The former owners of Wilko are facing pressure to fix the collapsed retailer’s £70m pension hole after the parent company said it does not expect to help.
Wilko’s parent company, Amalgamated Holdings Wilkinson Limited (AHWL), made the comments last week in new documents, which have been met with widespread criticism.
The comments were lambasted by former Labour MP and Treasury Select Committee chair Lord Mann, who described the owners as “the new unacceptable face of capitalism”.
He added that the history of the Wilkinsons as a successful family company had been “destroyed in a frenzy of greed” and that the situation was “quite appalling”.
GMB union national officer Nadine Houghton said it was an “absolute disgrace” that the owners believe they have no responsibilities to their staff.

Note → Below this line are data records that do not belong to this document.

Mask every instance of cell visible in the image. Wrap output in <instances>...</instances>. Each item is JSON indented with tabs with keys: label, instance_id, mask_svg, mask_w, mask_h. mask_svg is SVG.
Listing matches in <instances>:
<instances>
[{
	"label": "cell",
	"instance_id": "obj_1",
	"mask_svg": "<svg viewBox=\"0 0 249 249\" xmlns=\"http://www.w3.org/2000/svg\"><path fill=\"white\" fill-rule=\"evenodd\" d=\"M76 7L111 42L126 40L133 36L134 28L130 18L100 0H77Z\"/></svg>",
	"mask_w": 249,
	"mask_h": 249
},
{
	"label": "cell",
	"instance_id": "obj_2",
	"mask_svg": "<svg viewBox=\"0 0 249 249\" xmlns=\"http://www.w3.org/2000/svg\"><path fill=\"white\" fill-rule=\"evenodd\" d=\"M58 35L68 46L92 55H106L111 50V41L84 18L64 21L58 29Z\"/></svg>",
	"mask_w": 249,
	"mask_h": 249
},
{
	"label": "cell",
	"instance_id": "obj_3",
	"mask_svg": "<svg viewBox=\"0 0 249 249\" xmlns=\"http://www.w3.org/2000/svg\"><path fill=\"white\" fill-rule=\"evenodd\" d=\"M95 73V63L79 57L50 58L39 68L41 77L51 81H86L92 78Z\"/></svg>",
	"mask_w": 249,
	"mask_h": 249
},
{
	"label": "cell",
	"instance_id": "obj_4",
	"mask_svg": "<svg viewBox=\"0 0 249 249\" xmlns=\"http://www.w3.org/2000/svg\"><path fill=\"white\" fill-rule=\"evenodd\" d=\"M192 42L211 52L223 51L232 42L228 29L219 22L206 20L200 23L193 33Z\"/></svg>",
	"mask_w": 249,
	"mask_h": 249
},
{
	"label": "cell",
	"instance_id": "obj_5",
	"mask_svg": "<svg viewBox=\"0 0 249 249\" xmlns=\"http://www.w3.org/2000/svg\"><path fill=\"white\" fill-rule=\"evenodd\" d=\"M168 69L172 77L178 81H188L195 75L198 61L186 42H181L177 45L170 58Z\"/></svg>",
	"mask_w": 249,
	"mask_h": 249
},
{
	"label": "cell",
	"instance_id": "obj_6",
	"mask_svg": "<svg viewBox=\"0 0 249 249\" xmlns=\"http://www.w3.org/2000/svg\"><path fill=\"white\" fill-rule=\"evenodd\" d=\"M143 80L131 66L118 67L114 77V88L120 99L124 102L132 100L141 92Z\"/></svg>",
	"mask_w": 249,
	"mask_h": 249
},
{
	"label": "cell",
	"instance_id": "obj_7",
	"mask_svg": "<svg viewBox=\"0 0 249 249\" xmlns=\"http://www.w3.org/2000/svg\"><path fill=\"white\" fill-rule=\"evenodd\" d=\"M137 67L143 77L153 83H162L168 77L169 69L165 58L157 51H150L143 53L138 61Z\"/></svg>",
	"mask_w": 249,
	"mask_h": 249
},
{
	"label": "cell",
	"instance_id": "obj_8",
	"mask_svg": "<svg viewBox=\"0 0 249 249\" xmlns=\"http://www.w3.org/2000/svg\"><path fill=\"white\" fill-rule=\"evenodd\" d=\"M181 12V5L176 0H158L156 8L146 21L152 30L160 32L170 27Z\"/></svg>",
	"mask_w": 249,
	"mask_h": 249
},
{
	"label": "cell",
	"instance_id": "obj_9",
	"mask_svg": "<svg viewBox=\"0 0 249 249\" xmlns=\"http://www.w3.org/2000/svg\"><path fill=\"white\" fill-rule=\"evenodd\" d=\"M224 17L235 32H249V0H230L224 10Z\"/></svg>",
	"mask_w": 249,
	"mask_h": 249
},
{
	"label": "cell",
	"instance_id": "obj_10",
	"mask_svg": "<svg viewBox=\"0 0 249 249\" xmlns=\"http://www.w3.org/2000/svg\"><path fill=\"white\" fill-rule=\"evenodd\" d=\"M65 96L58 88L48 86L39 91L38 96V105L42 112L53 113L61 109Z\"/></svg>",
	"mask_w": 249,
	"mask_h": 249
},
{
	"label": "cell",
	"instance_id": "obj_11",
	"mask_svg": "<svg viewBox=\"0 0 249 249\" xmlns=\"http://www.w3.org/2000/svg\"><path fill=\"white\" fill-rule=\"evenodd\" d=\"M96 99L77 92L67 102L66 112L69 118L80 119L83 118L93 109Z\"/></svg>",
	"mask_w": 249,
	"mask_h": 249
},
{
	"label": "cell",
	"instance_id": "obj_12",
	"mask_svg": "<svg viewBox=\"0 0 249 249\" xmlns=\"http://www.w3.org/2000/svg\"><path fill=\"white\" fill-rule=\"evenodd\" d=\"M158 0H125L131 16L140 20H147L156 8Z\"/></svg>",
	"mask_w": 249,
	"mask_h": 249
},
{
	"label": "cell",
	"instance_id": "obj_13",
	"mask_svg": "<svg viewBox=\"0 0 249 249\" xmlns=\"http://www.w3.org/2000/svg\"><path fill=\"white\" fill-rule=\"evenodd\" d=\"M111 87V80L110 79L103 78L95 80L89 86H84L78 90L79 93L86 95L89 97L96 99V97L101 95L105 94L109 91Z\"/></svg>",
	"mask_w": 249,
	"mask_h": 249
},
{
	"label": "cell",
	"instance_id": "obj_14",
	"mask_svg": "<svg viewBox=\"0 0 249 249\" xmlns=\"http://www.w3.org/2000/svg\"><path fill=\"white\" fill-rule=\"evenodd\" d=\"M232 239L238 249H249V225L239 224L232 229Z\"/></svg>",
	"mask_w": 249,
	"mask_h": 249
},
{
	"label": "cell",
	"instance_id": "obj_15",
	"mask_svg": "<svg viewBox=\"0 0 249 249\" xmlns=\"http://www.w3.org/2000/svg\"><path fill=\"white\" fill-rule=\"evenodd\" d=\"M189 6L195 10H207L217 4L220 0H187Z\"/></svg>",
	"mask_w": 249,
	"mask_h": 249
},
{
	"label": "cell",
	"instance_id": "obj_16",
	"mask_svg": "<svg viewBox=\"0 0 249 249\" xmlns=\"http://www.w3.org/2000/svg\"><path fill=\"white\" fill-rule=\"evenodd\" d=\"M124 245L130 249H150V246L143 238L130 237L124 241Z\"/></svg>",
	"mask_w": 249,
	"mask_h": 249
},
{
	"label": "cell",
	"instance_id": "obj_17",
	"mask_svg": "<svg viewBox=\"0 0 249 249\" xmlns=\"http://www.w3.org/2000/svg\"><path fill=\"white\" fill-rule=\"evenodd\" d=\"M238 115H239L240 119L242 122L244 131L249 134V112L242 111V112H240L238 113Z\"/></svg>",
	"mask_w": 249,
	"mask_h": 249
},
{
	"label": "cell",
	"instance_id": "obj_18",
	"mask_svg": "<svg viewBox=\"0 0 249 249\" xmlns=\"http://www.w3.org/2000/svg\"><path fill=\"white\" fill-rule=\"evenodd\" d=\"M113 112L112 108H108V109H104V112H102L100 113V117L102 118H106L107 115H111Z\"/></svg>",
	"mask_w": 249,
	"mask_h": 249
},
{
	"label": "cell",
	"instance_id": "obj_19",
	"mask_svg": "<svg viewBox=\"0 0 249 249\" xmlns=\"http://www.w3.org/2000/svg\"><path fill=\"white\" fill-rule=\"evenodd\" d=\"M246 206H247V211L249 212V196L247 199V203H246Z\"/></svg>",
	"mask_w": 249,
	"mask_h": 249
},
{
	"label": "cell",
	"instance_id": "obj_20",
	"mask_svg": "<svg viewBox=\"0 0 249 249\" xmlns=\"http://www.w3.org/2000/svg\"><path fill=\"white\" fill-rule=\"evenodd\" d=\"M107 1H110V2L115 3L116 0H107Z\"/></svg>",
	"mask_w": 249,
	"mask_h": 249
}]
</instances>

Dr Gordon Fletcher of Salford University Business School highlighted that Philip Green paid £363m into the pension fund of 11,000 BHS workers two years after its collapse in 2016, with many urging the Wilkinson family to do the same.
AHWL added that it had “never been the sponsoring employer” or provided the pension scheme with a guarantee.
Wilko racked up debts of £625m when it went bust last year and left its pension fund with a huge deficit.
More than a thousand workers yet to retire are faced with possible reduced annual incomes for life.
The Pension Protection Fund is working closely with The Pensions Regulator to work out the “best outcome”.